_Task statement:_
Copy out each line of the items below that contains the string "instances". Matches must have the same case.

_Exercise materials:_
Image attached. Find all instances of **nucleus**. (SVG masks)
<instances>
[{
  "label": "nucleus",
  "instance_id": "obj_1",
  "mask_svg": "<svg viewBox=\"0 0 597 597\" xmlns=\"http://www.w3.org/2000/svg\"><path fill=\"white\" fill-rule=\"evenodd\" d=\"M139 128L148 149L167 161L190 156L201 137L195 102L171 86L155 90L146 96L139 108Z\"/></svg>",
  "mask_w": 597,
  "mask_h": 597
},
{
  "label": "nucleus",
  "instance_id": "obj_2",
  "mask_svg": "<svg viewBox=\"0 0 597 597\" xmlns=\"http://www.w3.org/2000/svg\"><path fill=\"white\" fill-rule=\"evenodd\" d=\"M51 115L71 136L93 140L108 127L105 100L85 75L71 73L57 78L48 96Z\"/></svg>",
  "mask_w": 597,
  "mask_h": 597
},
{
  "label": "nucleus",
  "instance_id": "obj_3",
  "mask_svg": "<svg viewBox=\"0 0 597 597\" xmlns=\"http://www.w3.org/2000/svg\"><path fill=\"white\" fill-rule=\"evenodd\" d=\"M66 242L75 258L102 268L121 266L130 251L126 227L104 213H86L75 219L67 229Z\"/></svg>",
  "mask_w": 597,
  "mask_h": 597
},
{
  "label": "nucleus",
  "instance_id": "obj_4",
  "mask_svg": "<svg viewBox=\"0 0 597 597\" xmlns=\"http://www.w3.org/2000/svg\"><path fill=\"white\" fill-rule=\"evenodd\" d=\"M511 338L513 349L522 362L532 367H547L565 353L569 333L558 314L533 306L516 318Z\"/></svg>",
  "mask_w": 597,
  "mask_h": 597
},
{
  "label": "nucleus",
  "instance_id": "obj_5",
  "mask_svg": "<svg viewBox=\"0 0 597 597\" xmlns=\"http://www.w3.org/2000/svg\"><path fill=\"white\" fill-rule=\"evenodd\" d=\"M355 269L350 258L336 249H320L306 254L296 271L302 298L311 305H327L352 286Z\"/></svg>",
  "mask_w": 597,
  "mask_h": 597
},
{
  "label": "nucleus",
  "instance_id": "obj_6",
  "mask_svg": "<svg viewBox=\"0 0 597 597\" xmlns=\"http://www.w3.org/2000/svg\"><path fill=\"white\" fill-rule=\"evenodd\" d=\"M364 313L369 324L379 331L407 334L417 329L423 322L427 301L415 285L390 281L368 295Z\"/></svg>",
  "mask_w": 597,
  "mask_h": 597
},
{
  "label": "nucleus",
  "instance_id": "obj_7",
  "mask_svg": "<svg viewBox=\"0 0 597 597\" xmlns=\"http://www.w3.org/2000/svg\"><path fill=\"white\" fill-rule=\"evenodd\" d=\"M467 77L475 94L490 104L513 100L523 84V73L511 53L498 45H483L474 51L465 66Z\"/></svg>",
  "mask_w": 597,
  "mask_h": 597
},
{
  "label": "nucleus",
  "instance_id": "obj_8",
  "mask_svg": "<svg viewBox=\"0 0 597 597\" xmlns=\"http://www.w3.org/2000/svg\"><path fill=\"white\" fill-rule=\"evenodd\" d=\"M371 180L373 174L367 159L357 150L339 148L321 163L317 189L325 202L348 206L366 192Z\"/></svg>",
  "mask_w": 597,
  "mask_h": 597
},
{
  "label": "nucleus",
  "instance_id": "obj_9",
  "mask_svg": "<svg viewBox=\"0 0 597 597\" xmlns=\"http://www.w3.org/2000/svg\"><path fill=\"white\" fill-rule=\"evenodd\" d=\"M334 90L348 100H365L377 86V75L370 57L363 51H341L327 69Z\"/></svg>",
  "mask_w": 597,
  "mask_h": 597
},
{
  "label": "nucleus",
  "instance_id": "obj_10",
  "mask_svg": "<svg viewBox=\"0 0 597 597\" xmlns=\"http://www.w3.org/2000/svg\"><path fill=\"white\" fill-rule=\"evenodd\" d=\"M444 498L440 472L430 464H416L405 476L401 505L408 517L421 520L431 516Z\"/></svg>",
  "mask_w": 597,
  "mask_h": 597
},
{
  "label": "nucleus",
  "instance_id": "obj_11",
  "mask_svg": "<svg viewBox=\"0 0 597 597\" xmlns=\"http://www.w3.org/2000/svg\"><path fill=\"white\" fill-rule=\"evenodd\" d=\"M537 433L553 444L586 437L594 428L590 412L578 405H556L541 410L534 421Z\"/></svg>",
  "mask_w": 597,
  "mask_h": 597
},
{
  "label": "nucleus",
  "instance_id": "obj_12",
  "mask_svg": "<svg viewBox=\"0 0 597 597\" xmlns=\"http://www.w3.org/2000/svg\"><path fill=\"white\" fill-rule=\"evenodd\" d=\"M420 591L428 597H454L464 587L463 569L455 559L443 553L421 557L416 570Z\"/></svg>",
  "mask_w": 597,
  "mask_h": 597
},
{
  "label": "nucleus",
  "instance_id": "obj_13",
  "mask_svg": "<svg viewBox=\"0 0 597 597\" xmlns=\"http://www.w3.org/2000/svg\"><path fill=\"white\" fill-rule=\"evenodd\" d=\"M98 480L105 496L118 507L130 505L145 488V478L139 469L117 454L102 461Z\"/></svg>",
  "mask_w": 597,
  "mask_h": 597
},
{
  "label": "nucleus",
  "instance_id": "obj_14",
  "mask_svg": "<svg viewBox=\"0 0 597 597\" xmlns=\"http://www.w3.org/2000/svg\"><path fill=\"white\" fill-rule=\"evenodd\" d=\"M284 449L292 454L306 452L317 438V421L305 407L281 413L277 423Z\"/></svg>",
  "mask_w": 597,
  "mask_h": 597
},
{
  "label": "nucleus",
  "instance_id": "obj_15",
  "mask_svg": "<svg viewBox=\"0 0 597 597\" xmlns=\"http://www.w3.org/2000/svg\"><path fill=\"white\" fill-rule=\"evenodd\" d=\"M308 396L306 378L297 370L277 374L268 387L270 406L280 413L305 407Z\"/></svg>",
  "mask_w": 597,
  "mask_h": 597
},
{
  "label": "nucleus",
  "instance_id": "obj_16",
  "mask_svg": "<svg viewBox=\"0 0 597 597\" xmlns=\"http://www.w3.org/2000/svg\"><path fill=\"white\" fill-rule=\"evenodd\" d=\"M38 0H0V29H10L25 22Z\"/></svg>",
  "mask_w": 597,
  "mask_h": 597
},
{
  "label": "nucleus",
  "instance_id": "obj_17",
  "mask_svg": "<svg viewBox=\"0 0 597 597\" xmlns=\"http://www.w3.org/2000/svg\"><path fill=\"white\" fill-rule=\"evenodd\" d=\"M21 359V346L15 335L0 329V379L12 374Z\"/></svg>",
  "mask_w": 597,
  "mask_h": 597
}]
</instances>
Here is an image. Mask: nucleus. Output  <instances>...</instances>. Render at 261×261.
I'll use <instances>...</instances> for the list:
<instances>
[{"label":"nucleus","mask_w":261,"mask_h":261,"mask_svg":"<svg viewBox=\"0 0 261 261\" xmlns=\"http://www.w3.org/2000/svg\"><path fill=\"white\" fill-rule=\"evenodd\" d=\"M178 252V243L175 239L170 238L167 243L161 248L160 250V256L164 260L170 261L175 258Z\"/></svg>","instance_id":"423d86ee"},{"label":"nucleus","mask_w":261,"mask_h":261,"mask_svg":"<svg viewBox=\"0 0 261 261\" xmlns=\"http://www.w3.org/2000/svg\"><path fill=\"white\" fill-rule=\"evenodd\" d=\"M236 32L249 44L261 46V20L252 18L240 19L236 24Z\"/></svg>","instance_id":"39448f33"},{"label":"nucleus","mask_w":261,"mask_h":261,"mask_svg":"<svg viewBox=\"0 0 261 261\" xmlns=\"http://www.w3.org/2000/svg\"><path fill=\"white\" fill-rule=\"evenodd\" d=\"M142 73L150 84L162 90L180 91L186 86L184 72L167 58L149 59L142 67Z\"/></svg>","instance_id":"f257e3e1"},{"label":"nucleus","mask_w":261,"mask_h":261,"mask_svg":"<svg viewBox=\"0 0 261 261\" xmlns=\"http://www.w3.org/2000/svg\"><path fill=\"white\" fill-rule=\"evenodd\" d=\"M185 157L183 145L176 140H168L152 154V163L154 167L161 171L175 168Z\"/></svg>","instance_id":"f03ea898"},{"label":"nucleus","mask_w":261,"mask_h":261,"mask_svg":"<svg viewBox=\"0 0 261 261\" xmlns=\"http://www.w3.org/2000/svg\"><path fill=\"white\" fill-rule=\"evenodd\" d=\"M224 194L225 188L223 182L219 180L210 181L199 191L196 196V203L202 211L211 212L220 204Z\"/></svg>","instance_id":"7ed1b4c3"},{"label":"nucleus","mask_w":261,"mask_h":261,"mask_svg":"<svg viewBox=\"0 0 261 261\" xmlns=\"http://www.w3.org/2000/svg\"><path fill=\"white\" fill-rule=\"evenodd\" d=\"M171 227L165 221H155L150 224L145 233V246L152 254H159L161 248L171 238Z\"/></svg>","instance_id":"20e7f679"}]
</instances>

_Completed exercise:_
Image attached. Find all instances of **nucleus**. (SVG masks)
<instances>
</instances>
Here is an image. Mask: nucleus. Output  <instances>...</instances>. Render at 261×261.
I'll use <instances>...</instances> for the list:
<instances>
</instances>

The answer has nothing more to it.